Now we have: 67 is what percent of 180 = 37.22

Question: 67 is what percent of 180?

Percentage solution with steps:

Step 1: We make the assumption that 180 is 100% since it is our output value.

Step 2: We next represent the value we seek with {x}.

Step 3: From step 1, it follows that {100\%}={ 180}.

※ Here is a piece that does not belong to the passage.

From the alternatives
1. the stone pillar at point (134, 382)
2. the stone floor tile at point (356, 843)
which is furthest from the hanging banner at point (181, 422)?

Step 4: In the same vein, {x\%}={67}.

Step 5: This gives us a pair of simple equations:

{100\%}={ 180}(1).

{x\%}={67}(2).

Step 6: By simply dividing equation 1 by equation 2 and taking note of the fact that both the LHS
(left hand side) of both equations have the same unit (%); we have

\frac{100\%}{x\%}=\frac{ 180}{67}

Step 7: Taking the inverse (or reciprocal) of both sides yields

\frac{x\%}{100\%}=\frac{67}{ 180}

\Rightarrow{x} = {37.22\%}

Therefore, {67} is {37.22\%} of { 180}.

#### Solution for 180 is what percent of 67:

180:67*100 =

( 180*100):67 =

18000:67 = 268.66

Now we have: 180 is what percent of 67 = 268.66

Question: 180 is what percent of 67?

Percentage solution with steps:

Step 1: We make the assumption that 67 is 100% since it is our output value.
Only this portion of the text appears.